The Western gaming audience has had little exposure to cloud gaming despite its two most prolific proponents - OnLive and Gaikai - claiming engagement with millions of users.
Consumer-focused service OnLive doesn't give out user figures but claims to be reaching "millions" of users in press statements, while Gaikai's business-to-business technology has been adopted by the majority of games publishers, YouTube, retailers such as Walmart and social networking site Facebook.
But according to a report by Interpret which surveyed digital gamers in ten countries, players in markets such as the US, UK, France, Germany and Australia have low familiarity levels with cloud gaming, ranging between 3 and 5 per cent.
However, once educated on the possibilities of cloud gaming - streaming high-end PC games to low spec hardware without the need for downloads - interest levels rose significantly.
52 per cent of digital gamers in the US said they were very or somewhat interested in cloud gaming services, followed by 49 per cent of Australians and 46 per cent of UK gamers.
French and German players were less interested at 36 per cent and 29 per cent, respectively.

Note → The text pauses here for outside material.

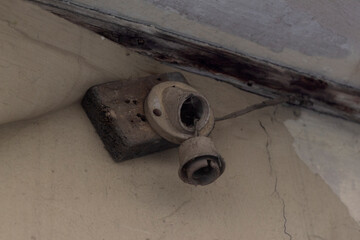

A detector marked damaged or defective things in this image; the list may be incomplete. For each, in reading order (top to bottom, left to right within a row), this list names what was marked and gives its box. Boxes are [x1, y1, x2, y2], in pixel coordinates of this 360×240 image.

crack in wall [258, 120, 292, 240]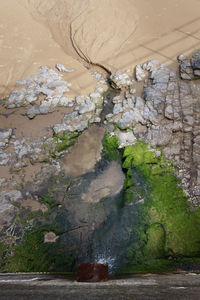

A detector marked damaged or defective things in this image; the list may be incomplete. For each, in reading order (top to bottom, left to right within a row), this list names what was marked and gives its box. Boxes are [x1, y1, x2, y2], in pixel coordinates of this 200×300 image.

rusty metal piece [76, 262, 108, 282]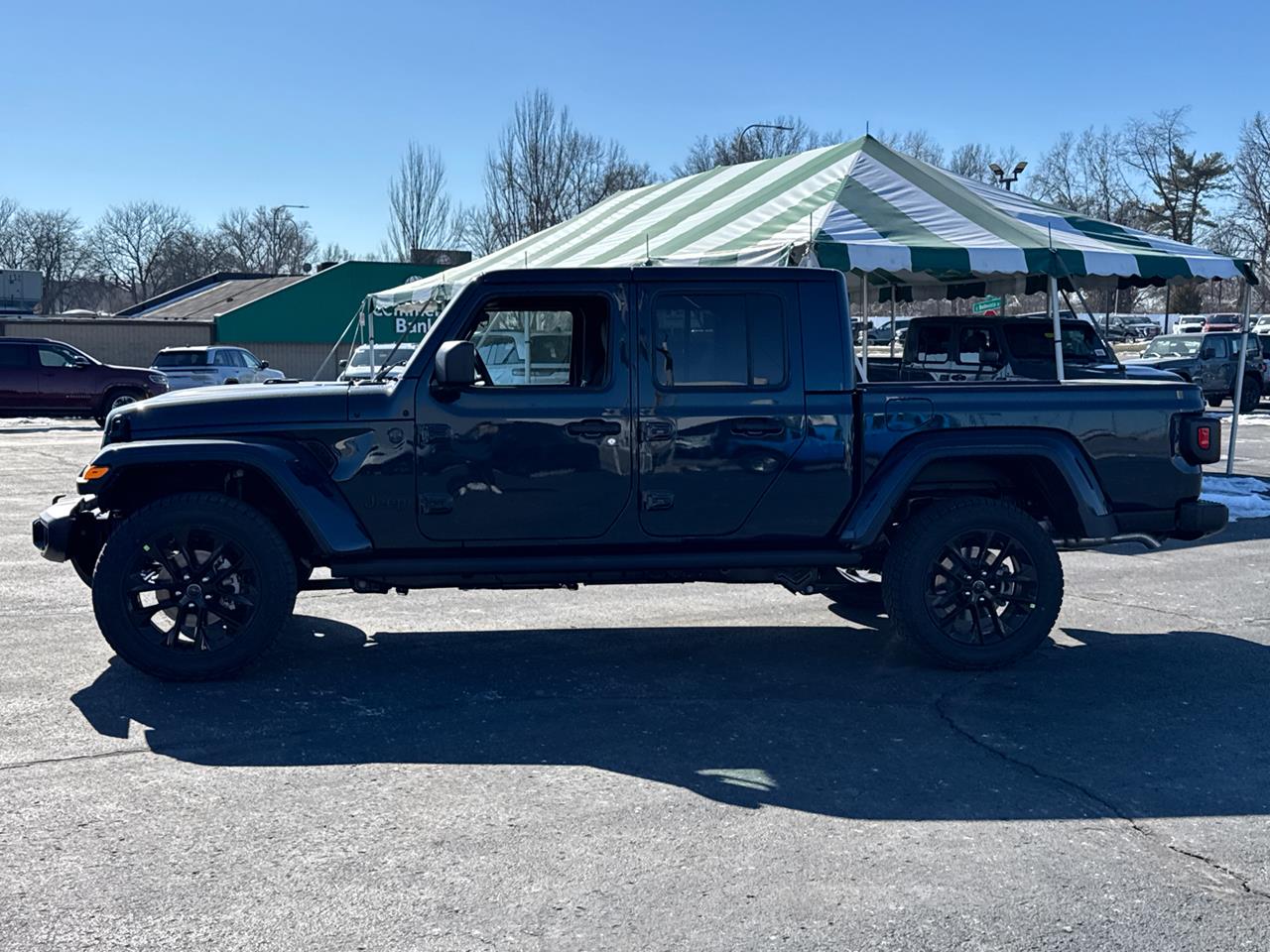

Earlier this week Sony Computer Entertainment acquired cloud gaming service Gaikai for $380 million, a move that Interpret VP Michael Cai called "a strategic move that provides a path for the gradual migration of gaming to the cloud."
"This acquisition is well aligned with Sony's transition from a hardware-centric to network-centric company," he added. "Furthermore, Sony stands to capitalise on its established relationship with young male gamers - in Western countries, males 13-34 comprise one third to one half of those very interested in trying a cloud gaming service."